# Importing the databases

In [1]:
import pandas as pd

df = pd.read_csv("../data/df_final_demo.txt")
final_demo_df = df.copy()

final_demo_df

Unnamed: 0,client_id,clnt_tenure_yr,clnt_tenure_mnth,clnt_age,gendr,num_accts,bal,calls_6_mnth,logons_6_mnth
0,836976,6.0,73.0,60.5,U,2.0,45105.30,6.0,9.0
1,2304905,7.0,94.0,58.0,U,2.0,110860.30,6.0,9.0
2,1439522,5.0,64.0,32.0,U,2.0,52467.79,6.0,9.0
3,1562045,16.0,198.0,49.0,M,2.0,67454.65,3.0,6.0
4,5126305,12.0,145.0,33.0,F,2.0,103671.75,0.0,3.0
...,...,...,...,...,...,...,...,...,...
70604,7993686,4.0,56.0,38.5,U,3.0,1411062.68,5.0,5.0
70605,8981690,12.0,148.0,31.0,M,2.0,101867.07,6.0,6.0
70606,333913,16.0,198.0,61.5,F,2.0,40745.00,3.0,3.0
70607,1573142,21.0,255.0,68.0,M,3.0,475114.69,4.0,4.0


In [None]:
import pandas as pd

df = pd.read_csv("../data/df_final_web_data_pt_1.txt")
final_web_data_1_df = df.copy()

final_web_data_1_df

In [None]:
import pandas as pd

df = pd.read_csv("../data/df_final_web_data_pt_2.txt")
final_web_data_2_df = df.copy()

final_web_data_2_df

In [None]:
import pandas as pd

df = pd.read_csv("../data/df_final_experiment_clients.txt")
experiment_clients_df = df.copy()

experiment_clients_df

# Sanity check of the databases

### Important notes

Things to pay attention to while merging:
- Make sure that reach client_id is either in the control group, or the test group, but not both.
- One client_id can have multiple visitor_id's, but not the other way around. Visitor_id should have no duplicates.
- We merge dataframes ON client_id, which is the common denominator column of the three tables.

How to define the time spent per step:
- Each row provide the timestamp of the client initiating a step
- therefore, we will need to group per client_id and sort the values of time in an natural order
- Then we need to create two more columns, one for "duration", one for "success" - a boolean column that specifies whether the client proceeded or did a step back (error) at each step.
- Lastly, we need to create a column for our most important KPI, which is "conversion". That means, that a customer has proceeded in all steps and finalized the confirmation.

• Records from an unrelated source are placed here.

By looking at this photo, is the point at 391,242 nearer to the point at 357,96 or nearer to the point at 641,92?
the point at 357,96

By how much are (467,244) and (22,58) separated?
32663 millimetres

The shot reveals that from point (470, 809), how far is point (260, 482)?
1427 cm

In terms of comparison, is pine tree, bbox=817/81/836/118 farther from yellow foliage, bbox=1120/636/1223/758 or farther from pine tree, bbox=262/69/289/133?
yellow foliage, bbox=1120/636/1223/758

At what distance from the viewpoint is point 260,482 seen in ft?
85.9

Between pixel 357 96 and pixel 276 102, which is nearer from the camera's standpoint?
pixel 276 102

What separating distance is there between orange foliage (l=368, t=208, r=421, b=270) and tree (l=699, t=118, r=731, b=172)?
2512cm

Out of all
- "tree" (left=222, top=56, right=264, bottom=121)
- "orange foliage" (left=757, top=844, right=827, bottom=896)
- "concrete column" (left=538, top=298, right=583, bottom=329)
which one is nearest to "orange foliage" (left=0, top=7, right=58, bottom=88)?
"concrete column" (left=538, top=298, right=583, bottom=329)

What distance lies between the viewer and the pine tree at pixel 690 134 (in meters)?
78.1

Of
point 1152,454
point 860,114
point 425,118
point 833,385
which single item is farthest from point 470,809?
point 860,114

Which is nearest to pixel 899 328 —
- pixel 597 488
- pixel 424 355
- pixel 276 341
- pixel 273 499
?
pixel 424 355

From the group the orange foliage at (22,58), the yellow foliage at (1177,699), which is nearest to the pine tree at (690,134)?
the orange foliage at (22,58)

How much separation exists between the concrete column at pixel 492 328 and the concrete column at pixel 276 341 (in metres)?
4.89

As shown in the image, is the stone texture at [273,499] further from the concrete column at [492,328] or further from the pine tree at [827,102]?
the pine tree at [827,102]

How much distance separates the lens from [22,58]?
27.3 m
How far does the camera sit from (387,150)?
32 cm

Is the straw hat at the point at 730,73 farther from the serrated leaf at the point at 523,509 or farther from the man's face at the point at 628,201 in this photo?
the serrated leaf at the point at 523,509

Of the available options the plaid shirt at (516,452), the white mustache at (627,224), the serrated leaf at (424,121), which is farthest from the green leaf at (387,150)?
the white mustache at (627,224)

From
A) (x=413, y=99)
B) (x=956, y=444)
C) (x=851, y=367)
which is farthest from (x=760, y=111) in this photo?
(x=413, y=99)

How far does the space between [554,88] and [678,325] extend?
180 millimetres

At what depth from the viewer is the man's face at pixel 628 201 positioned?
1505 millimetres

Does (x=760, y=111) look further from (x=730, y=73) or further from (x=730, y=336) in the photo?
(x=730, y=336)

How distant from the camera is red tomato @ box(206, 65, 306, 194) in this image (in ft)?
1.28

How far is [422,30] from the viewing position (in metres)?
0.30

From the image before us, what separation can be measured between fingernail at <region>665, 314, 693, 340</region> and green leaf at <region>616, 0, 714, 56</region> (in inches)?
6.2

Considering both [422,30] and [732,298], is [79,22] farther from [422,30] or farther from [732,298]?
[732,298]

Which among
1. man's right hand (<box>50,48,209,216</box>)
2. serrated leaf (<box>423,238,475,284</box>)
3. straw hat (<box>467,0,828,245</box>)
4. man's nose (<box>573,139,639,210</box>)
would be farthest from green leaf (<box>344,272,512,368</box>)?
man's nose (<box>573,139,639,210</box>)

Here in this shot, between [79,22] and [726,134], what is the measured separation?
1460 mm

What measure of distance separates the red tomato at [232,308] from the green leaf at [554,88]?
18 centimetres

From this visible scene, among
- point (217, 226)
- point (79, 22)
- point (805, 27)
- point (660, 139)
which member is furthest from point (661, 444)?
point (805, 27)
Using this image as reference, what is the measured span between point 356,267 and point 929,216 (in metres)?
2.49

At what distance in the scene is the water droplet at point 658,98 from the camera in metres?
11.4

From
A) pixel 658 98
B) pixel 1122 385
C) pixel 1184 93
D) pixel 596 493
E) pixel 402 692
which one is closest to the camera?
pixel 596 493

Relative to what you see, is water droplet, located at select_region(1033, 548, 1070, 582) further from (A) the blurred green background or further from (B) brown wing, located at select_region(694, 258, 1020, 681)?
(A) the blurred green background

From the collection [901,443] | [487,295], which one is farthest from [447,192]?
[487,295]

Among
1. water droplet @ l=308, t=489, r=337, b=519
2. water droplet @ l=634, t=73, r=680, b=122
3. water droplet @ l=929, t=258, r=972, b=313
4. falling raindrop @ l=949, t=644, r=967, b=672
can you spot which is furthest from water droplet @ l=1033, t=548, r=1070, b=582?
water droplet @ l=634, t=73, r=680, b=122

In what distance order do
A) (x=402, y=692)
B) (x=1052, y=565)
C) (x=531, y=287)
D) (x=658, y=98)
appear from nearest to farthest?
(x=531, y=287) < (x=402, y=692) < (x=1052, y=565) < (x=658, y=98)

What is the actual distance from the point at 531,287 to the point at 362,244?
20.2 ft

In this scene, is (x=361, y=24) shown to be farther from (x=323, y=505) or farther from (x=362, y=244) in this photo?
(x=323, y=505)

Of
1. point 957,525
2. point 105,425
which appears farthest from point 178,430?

However, here are some important biases we need to account for:
- Session fragmentation -> Create a column for "SESSIONS" per client

A single client producing several visitor_id values within the same experiment window may represent broken sessions rather than distinct attempts. The simple check is: count visitor_id per client_id. If most clients have one and a few have many, inspect their time ordering. If multiple visitor_id values overlap in time, they likely represent a single attempt. A simple rule:
If two visitor_ids within the same client_id occur less than ~5 minutes apart and both start at step 1, you can treat them as the same attempt. If not, leave them separate.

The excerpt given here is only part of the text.